3D printing
This is a coronary artery structure being 3-D bioprinted Carnegie Mellon University College of Engineering

US scientists have been able to hack a standard 3D printer to print tissue to repair damage organs, at a much cheaper rate than bioprinters. Researchers from the Carnegie Mellon University have developed a 3D-printing method that can assemble common tissue which could potentially be used, rather than opting for an organ transplant – which often comes with lengthy delays, especially in the US where 4,000 people are waiting for a heart transplant.

Adam Feinberg, an associate professor of Materials Science and Engineering and Biomedical Engineering at Carnegie Mellon University, said: "We've been able to take MRI images of coronary arteries and 3D images of embryonic hearts and 3D bioprint them with unprecedented resolution and quality out of very soft materials like collagens, alginates and fibrins."

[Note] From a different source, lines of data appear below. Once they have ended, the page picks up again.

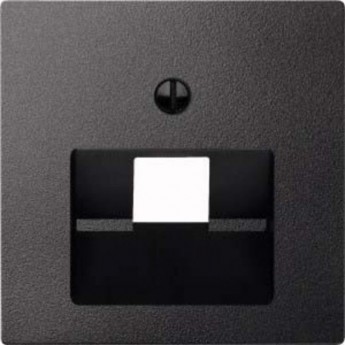 Центральная плата SCHNEIDER ELECTRIC MERTEN для розетки RJ45, 1 пост, АНТРАЦИТ, SM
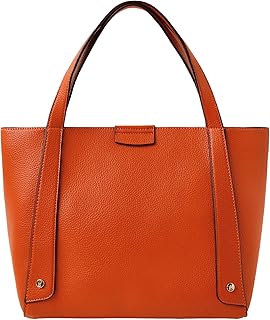 Accessorize London Women's Orange Evie Medium Handheld Bag| Satchel Bag for Work | Ladies purse | Stylish Shoulder Bag | G...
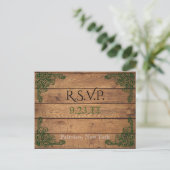 Rustieke Keltische Claddagh RSVP-kaart Uitnodiging Briefkaart (Staand voorkant)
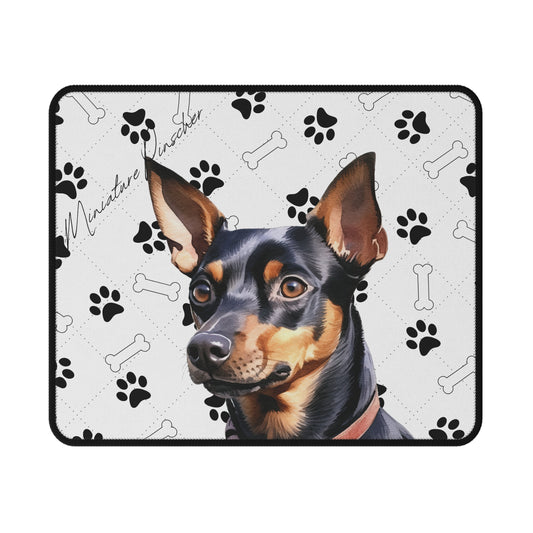 Miniature Pinscher Gaming Mouse Pad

Furthermore, the team were able to do this using printers that can be bought in a shop for as little as $1,000 (£652), whereas bioprinters can cost up to $100,000. "Not only is the cost low, but by using open-source software, we have access to fine-tune the print parameters, optimise what we're doing and maximise the quality of what we're printing," Feinberg said. "It has really enabled us to accelerate development of new materials and innovate in this space. And we are also contributing back by releasing our 3D printer designs under an open-source licence."

Standard 3D printers have so far been limited to creating hard objects, using plastics and metals by creating layer upon layer on to a surface to create the object. Using softer materials, such as gels, has proved to be difficult so far as it is tricky to create the supportive base.

Feinberg added: "The challenge with soft materials – think about something like Jello that we eat – is that they collapse under their own weight when 3D printed in air. So we developed a method of printing these soft materials inside a support bath material. Essentially, we print one gel inside of another gel, which allows us to accurately position the soft material as it's being printed, layer-by-layer."

A new technique known as Fresh (Freeform Reversible Embedding of Suspended Hydrogels) has been created, which allows support gels to be melted away within the body, and is not harmful when it disappears. This has allowed the researchers to build a 3D-designed sturdy structure, which becomes more malleable and fluid once it is in the host.